Change theories are an important part of public health efforts (whether they’re explicitly referred to or not). Because change theories have significant overlap with the field of instructional design, I thought I’d discuss some of them here and call out their larger applications.
The big picture
The five theories I’ll discuss can be boiled down to three basic concepts:
- Cognition and behavior go hand-in-hand: what people know and think affects their actions
- Most behavior changes require new knowledge, but knowledge alone won’t be sufficient to cause change (i.e, don’t forget the affective components of learning)
- An individual’s social environment has an important influence on his/her behavior
Change efforts have to be focused on three targets in order to succeed:
- The individual learner
- The learner’s interpersonal relationships (friends, family, coworkers, etc)
- The communities (or organizations) in which the learner finds himself or herself in
Theory 1. Health Behavior Theory
This theory examines the beliefs that influence whether someone will take action to change his or her behavior.

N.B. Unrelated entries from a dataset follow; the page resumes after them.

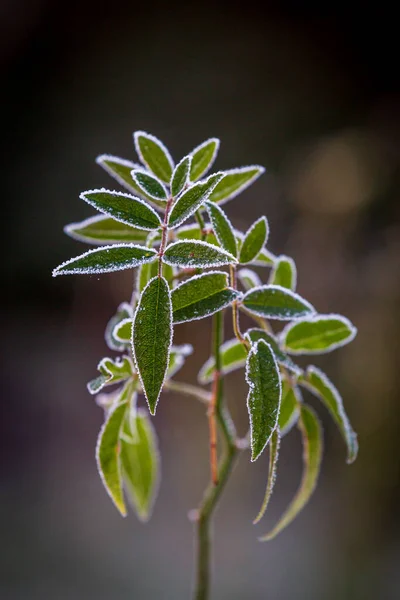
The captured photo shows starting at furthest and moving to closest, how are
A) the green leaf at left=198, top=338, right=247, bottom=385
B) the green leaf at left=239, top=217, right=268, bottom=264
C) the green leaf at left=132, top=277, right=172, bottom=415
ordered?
the green leaf at left=198, top=338, right=247, bottom=385, the green leaf at left=239, top=217, right=268, bottom=264, the green leaf at left=132, top=277, right=172, bottom=415

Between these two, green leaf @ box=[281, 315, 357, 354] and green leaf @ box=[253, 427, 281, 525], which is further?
green leaf @ box=[281, 315, 357, 354]

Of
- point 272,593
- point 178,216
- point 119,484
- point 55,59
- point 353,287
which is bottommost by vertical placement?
point 272,593

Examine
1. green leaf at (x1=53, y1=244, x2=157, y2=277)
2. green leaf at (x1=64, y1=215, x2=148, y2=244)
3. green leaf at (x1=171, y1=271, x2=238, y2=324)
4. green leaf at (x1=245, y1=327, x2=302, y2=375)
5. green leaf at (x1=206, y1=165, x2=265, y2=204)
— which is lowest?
green leaf at (x1=245, y1=327, x2=302, y2=375)

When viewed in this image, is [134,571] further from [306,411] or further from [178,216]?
[178,216]

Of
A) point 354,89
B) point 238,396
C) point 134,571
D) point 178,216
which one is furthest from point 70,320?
point 178,216

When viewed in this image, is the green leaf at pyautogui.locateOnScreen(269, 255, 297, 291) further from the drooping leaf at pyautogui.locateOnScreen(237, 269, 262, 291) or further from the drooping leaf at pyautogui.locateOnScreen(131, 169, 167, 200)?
the drooping leaf at pyautogui.locateOnScreen(131, 169, 167, 200)

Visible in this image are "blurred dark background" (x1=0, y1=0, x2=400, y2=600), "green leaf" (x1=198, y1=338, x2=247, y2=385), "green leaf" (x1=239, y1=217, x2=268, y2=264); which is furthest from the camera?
"blurred dark background" (x1=0, y1=0, x2=400, y2=600)

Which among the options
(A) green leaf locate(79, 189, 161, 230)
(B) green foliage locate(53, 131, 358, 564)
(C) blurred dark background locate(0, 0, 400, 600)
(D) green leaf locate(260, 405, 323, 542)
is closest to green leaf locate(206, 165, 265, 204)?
(B) green foliage locate(53, 131, 358, 564)
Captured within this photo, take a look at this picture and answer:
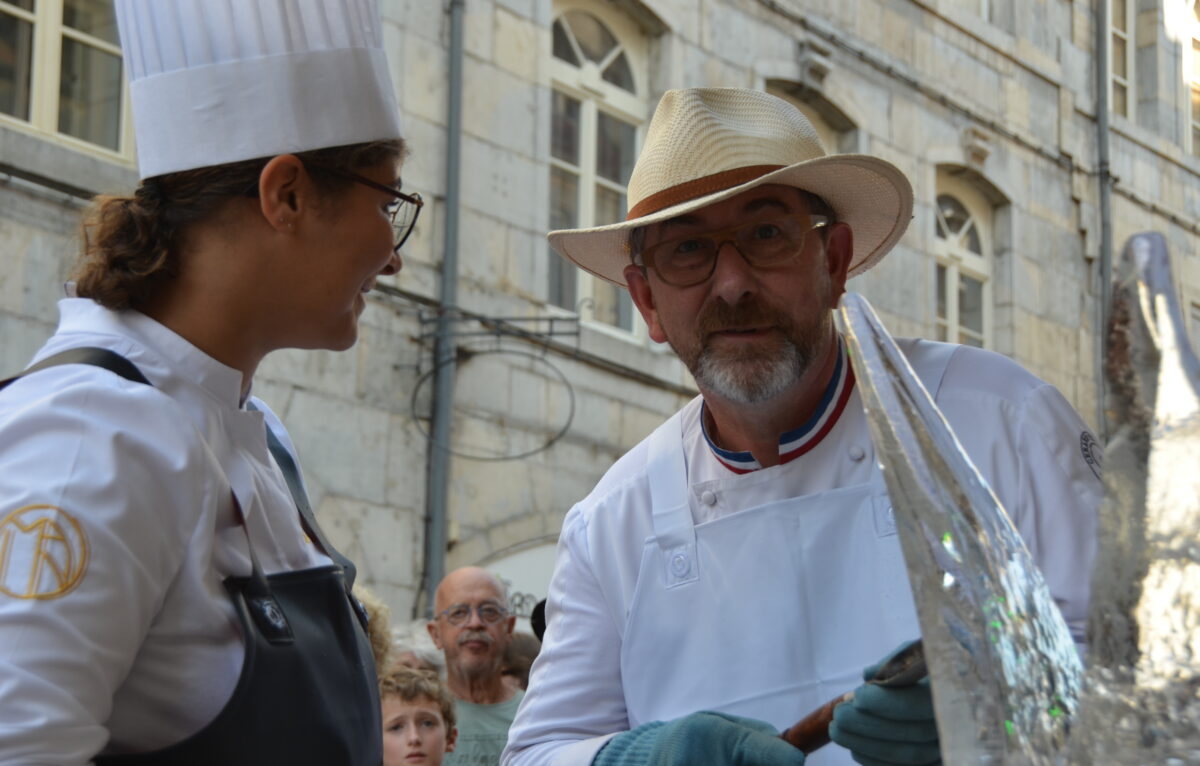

Although this theory was developed to understand why so few people participate in public health programs (Glanz, Rimer, and Su, 2005), it’s applicable in a more general sense. For example, you might ask what prevents a person from engaging in a desired behavior in any setting. As a start, you’d consider the person’s attitudes towards the consequences of engaging or not engaging in a particular behavior and the rewards in place to support a desired behavior (vs an undesired behavior). Ultimately, if you’re working with adult learners, they need to believe in the WIIFM factor, take part in developing their own individualized learning program, and transfer learning back to the environment where the behavior matters.
For more information, see these past posts on:
Theory 2. Stages of change theory
A person’s readiness for change (Jones & Edwards, 2002; Peterson, 2002) is also an important factor in considering how to design an instructional program.
Learning programs may need to be specialized to account for different stages of change.
Theory 3. Theory of planned behavior
Like the stages of change theory, this theory acknowledges that a learner may not be ready for a desired behavior or performance. As shown in the illustration below, a learner’s perception that he or she is likely to adopt a new behavior (behavioral intention) is influenced by his/her personal beliefs, social influences (how important the change is to family, friends, coworkers, etc), and his/her perceived control over outcomes.
Since a positive behavioral intention is need to effect change/performance, instructional strategies should be designed to encourage positive attitudes towards change, develop a positive social support system, and to demonstrate that changed behavior can result in positive outcomes and will be supported by the community/organization.
Theory 4. Precaution adoption model
In this model, the individual is not aware of improper or desired behavior.
The necessary instructional strategy, therefore, requires both informing the individual about the desired behavior and motivating him/her to view it positively. Once the individual decides to act, instructional strategies can be similar to those identified for theory 2. If the individual decides not to act, the instructor/trainer should consider what’s influencing the learner’s behavioral intentions and use design strategies that motivate change (e.g., as in theory 3).
Theory 5. Social cognitive theory
Social cognitive theory, like social learning theory, considers the important impact of social interactions on learning, but it also recognizes that a sense of personal agency or autonomy is an important motivating factor.
Room for overlap
Hopefully, it’s apparent that these theories overlap and that none of these instructional strategies are prescriptive. Additionally, the order of instructional strategies isn’t necessarily linear. As the name of this blog implies, I’m generally in favor of a context-dependent approach that takes the best of multiple applicable theories.
The theories I’ve discussed generally address individual and interpersonal influences and don’t address organizational/community change. However, organizational and community change (or lack thereof) also have important influences on individual and interpersonal change and implicate the instructional designer’s role as a:
- Community leader and facilitator
- Communicator and (to some extent, marketer) of learning programs and follow-through efforts
- Liaison between learners and community/business leaders, with some potential to influence policies
For more information about theories of community change, the Glanz, Rimer, and Su article (2005) is worth checking out.
Jones, H., et al. (2002).Changes in diabetes self-care behaviors make a difference in glycemic control: The Diabetes Stages of Change (DiSC) study. Diabetes Care, 26(3), 732-7.
Peterson, K.A. (2002). Readiness to change and clinical success in a diabetes educational program. Journal of the American Board of Family Practice, 15, 266-71.